Joe rubbed a hand over his face, his beard had grown, no time or inclination to keep it trimmed like he once had, it was thicker. Truth was he needed to shave but he had naught but a knife and whilst sharp it was not honed enough to be putting to his face. He would just have to let it be, growing longer so that he could see unruly shadows from the corner of his eye. Nothing like the forest that grew on Ned’s cheeks, but still more than the wispy fluff that had once tickled the lips of the girls that he kissed. Those girls seemed so long ago, as if he was so much older now than then. But little time had passed in the way that time was measured, but if experience counted for years then he was old, older than time it seemed, as if this short life was as much as he would be allotted or allowed. If the coppers had their way it would.

He shook his head, stamping down on the shadows in his head. They had done nothing, nothing of what they had been accused of, innocent until they had shot those men up at Stringybark. Though some might say different it would have been them, him and Ned and the younger lads, Dan and Steve, that would have been resting in some cold grave if they had not fired first. Though he wished sometimes that they had not, the weight of killing a man was heavy and the heavy dreamy haze of the black smoke only dulled, it did not cleanse. His hands shook, there was none of that sticky black resin either, Aaron had promised that he would bring more, and that had been weeks now.
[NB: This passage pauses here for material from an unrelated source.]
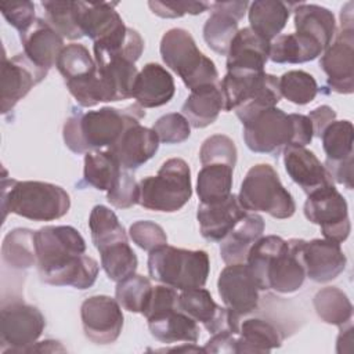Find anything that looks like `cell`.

He knew that the lack made him sick, that it kept the others walking wide of him, unable to bear his dark moods, each lost in blackness of their own. He wanted it, he knew that it had some hold on him but each morning that he woke feeling sick to the bottom of his guts he had to force himself to think, to not be taking one of the horses and riding to see the Chinamen. He did that and he may as well be the one holding the gun to the others heads.

He cursed under his breath, he was sick of being dirty, tired of being trapped up in the hills just waiting for something, anything. They had been talking, him and Ned, that they could not just wait for the coppers to hunt them down like dogs gone bad. There had been talk of slipping away, of taking some great boat and sailing across the ocean to a new life. But they owed to others, so they would stay to try and make some difference. Truly they had been talking and writing and then talking some more. Page upon page that now rested in the pocket above Joe’s heart. He knew the words were powerful, he could feel the magic in them as Ned spoke, flowing through from his mates emphatic voice into the ink and out onto the pages. One hand tapped his chest, feeling those words

He was restless, wanting to move, needing to walk. Pushing himself to his feet, he reached down for the pistol that had rested on the ground, tucking it into the waistband of his creased and worn trousers. He would see if he could find some dinner. Anything would be better than this waiting.